MATERIALS PROVIDED START
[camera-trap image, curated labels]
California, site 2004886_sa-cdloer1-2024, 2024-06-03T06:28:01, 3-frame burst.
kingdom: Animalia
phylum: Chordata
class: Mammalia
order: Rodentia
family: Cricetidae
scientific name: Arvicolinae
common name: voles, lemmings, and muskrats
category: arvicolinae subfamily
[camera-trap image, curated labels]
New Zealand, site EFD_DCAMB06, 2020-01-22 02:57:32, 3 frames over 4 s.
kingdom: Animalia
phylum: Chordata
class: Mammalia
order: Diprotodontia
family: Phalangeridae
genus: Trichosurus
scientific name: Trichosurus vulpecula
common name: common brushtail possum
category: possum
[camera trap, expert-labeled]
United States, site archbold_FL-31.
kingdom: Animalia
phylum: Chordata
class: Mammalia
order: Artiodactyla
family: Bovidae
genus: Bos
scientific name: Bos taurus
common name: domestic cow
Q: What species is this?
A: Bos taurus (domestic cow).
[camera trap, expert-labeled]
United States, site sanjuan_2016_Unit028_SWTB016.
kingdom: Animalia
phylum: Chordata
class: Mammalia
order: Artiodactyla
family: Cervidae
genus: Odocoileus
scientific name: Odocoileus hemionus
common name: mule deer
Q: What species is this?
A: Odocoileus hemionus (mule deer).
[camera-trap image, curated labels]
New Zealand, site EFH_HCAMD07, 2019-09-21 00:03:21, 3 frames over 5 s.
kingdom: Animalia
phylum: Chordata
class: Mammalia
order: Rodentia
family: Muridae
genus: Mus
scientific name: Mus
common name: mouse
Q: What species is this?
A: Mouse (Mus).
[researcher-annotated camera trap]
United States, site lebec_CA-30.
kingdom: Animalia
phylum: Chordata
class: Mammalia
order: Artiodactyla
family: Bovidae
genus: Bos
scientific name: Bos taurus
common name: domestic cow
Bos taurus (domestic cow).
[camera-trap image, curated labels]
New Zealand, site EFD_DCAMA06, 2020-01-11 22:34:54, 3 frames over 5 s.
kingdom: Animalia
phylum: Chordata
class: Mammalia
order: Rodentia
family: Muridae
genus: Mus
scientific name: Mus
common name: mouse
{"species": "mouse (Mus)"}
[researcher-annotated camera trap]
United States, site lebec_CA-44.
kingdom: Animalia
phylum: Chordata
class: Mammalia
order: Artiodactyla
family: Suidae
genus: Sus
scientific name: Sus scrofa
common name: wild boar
MATERIALS PROVIDED END
- **ACTIVITY**:
An exact transcription of all the records is required.

- **EXERCISE RESPONSE**:
[camera-trap image, curated labels]
California, site 2004886_sa-cdloer1-2024, 2024-06-03T06:28:01, 3-frame burst.
kingdom: Animalia
phylum: Chordata
class: Mammalia
order: Rodentia
family: Cricetidae
scientific name: Arvicolinae
common name: voles, lemmings, and muskrats
category: arvicolinae subfamily
[camera-trap image, curated labels]
New Zealand, site EFD_DCAMB06, 2020-01-22 02:57:32, 3 frames over 4 s.
kingdom: Animalia
phylum: Chordata
class: Mammalia
order: Diprotodontia
family: Phalangeridae
genus: Trichosurus
scientific name: Trichosurus vulpecula
common name: common brushtail possum
category: possum
[camera trap, expert-labeled]
United States, site archbold_FL-31.
kingdom: Animalia
phylum: Chordata
class: Mammalia
order: Artiodactyla
family: Bovidae
genus: Bos
scientific name: Bos taurus
common name: domestic cow
Q: What species is this?
A: Bos taurus (domestic cow).
[camera trap, expert-labeled]
United States, site sanjuan_2016_Unit028_SWTB016.
kingdom: Animalia
phylum: Chordata
class: Mammalia
order: Artiodactyla
family: Cervidae
genus: Odocoileus
scientific name: Odocoileus hemionus
common name: mule deer
Q: What species is this?
A: Odocoileus hemionus (mule deer).
[camera-trap image, curated labels]
New Zealand, site EFH_HCAMD07, 2019-09-21 00:03:21, 3 frames over 5 s.
kingdom: Animalia
phylum: Chordata
class: Mammalia
order: Rodentia
family: Muridae
genus: Mus
scientific name: Mus
common name: mouse
Q: What species is this?
A: Mouse (Mus).
[researcher-annotated camera trap]
United States, site lebec_CA-30.
kingdom: Animalia
phylum: Chordata
class: Mammalia
order: Artiodactyla
family: Bovidae
genus: Bos
scientific name: Bos taurus
common name: domestic cow
Bos taurus (domestic cow).
[camera-trap image, curated labels]
New Zealand, site EFD_DCAMA06, 2020-01-11 22:34:54, 3 frames over 5 s.
kingdom: Animalia
phylum: Chordata
class: Mammalia
order: Rodentia
family: Muridae
genus: Mus
scientific name: Mus
common name: mouse
{"species": "mouse (Mus)"}
[researcher-annotated camera trap]
United States, site lebec_CA-44.
kingdom: Animalia
phylum: Chordata
class: Mammalia
order: Artiodactyla
family: Suidae
genus: Sus
scientific name: Sus scrofa
common name: wild boar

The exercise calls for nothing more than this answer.